Spatial question records:
━━━━

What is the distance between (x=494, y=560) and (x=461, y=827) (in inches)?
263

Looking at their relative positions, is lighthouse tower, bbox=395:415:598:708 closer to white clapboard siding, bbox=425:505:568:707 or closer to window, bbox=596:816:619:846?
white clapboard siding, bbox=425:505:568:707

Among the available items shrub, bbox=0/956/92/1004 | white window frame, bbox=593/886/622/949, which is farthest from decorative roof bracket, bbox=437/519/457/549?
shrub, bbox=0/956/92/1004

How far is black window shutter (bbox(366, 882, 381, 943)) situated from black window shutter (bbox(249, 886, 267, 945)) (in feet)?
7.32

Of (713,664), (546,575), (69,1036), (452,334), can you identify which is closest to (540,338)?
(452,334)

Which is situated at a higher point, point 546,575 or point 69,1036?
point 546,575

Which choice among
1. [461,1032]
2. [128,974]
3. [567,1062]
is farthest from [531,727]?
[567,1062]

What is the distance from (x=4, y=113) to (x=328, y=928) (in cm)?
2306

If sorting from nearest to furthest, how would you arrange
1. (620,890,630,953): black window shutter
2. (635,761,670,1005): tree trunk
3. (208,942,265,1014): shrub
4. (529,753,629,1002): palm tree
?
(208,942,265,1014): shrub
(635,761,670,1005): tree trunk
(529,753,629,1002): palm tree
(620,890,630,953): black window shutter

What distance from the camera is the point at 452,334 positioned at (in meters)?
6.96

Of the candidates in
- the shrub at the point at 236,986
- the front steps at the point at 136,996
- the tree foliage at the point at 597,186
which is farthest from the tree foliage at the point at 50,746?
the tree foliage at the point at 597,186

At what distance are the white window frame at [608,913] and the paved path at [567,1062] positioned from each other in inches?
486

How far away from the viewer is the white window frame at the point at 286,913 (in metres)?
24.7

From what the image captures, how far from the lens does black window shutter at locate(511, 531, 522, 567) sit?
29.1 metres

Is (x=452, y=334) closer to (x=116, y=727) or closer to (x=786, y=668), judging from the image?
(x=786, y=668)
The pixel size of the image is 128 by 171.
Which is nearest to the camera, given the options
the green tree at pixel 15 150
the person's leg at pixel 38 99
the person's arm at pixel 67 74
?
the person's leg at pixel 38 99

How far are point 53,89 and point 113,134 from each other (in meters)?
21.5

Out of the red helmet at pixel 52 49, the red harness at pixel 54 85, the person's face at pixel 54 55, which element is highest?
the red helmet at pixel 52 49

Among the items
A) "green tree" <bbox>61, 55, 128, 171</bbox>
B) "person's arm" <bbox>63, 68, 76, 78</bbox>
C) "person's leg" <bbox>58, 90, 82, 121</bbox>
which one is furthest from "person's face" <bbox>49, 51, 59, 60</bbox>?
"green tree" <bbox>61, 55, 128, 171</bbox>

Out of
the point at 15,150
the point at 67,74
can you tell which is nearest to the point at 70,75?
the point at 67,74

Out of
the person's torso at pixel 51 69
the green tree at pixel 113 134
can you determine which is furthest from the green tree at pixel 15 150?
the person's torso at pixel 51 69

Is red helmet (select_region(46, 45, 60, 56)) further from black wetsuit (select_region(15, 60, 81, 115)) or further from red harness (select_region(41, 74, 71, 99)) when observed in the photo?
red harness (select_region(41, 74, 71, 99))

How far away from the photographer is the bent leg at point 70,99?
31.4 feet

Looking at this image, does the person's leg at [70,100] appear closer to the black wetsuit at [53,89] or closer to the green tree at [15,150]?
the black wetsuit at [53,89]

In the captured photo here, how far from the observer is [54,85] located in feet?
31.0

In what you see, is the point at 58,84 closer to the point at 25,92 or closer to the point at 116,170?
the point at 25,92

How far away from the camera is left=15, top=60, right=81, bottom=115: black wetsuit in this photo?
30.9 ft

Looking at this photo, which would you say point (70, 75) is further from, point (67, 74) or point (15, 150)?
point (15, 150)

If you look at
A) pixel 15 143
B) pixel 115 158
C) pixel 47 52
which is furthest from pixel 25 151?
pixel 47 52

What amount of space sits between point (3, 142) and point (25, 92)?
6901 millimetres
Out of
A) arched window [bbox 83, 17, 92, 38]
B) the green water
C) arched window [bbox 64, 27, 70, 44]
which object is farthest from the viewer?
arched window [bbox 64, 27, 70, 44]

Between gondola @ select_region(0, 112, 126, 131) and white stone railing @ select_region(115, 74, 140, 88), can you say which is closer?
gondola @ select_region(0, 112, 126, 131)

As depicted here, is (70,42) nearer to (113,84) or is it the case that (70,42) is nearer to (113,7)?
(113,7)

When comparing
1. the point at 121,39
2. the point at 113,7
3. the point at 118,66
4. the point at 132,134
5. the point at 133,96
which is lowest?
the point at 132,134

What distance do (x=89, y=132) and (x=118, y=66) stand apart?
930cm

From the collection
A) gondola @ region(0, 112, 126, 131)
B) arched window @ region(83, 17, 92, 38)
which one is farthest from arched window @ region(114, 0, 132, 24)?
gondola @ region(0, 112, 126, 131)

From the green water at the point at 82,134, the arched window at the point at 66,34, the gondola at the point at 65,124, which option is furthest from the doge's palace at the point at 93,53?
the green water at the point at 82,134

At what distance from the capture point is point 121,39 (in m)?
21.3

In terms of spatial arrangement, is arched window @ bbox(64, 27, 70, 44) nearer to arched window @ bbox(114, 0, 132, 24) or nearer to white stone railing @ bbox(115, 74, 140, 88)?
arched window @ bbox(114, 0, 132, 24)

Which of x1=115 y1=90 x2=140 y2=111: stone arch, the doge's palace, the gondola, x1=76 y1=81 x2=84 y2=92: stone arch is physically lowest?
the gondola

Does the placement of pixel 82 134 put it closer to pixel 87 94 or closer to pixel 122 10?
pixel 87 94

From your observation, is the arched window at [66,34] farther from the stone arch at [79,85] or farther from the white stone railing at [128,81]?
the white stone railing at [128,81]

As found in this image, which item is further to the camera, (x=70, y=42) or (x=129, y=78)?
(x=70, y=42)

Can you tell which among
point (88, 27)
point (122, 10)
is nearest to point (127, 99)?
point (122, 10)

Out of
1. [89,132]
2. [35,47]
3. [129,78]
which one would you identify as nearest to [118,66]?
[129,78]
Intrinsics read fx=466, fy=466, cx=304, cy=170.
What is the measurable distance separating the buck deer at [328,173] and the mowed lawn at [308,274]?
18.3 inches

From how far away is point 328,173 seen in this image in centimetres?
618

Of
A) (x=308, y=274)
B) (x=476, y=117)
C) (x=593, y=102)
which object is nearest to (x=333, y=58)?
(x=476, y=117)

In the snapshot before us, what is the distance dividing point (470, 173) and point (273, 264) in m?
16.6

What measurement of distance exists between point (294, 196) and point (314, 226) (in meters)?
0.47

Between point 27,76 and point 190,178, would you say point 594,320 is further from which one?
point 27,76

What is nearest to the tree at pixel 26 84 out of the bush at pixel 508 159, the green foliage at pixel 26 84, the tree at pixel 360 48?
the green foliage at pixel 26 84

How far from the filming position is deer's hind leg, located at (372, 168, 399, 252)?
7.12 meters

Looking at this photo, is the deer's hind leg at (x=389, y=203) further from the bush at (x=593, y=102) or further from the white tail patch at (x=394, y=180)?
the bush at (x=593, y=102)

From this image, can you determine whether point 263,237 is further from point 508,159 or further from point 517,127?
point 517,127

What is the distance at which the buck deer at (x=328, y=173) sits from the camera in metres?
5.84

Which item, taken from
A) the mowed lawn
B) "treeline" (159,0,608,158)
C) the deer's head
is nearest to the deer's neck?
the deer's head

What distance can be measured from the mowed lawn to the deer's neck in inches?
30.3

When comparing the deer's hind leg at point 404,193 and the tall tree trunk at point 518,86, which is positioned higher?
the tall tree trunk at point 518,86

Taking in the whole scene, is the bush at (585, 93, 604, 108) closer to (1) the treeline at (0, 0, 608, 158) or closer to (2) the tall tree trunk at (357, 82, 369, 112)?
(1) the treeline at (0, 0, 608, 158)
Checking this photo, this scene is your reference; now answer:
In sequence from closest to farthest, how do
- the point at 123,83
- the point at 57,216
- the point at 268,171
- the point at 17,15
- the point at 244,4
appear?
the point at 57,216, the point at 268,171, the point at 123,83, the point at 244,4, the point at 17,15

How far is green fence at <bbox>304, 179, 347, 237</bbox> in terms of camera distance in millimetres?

━━━━

▶ _Task to complete_:
Find the line containing "From how far". Reproduce it exactly, along with every line after it through the last.

▶ _Solution to this problem_:
From how far away is point 328,173 seen in this image in centimetres?
618

Of
A) (x=308, y=274)
B) (x=476, y=117)
C) (x=593, y=102)
which object is nearest to (x=333, y=58)?
(x=476, y=117)

In the snapshot before us, what is the distance dividing point (470, 173) and point (273, 264) in m?
16.6

What measurement of distance exists between point (294, 196) and point (314, 226) (in meters)?
0.47

Between point 27,76 and point 190,178, would you say point 594,320 is further from which one?
point 27,76

What is nearest to the tree at pixel 26 84 out of the bush at pixel 508 159, the green foliage at pixel 26 84, the tree at pixel 360 48?
the green foliage at pixel 26 84

How far from the filming position is deer's hind leg, located at (372, 168, 399, 252)?
7.12 meters

Looking at this photo, is the deer's hind leg at (x=389, y=203) further from the bush at (x=593, y=102) or further from the white tail patch at (x=394, y=180)?
the bush at (x=593, y=102)

From this image, can you determine whether point 263,237 is further from point 508,159 or further from point 517,127?
point 517,127

What is the distance at which the buck deer at (x=328, y=173) sits from the camera in metres?
5.84

Which item, taken from
A) the mowed lawn
B) "treeline" (159,0,608,158)
C) the deer's head
is nearest to the deer's neck?
the deer's head

What distance can be measured from the mowed lawn to the deer's neck in inches?
30.3

When comparing the deer's hind leg at point 404,193 and the tall tree trunk at point 518,86, which is positioned higher?
the tall tree trunk at point 518,86

Taking in the whole scene, is the bush at (585, 93, 604, 108) closer to (1) the treeline at (0, 0, 608, 158) or closer to (2) the tall tree trunk at (357, 82, 369, 112)?
(1) the treeline at (0, 0, 608, 158)
Checking this photo, this scene is your reference; now answer:
In sequence from closest to farthest, how do
- the point at 123,83
- the point at 57,216
- the point at 268,171
- the point at 17,15
- the point at 244,4
appear?
the point at 57,216, the point at 268,171, the point at 123,83, the point at 244,4, the point at 17,15

How far is green fence at <bbox>304, 179, 347, 237</bbox> in terms of camera distance in millimetres?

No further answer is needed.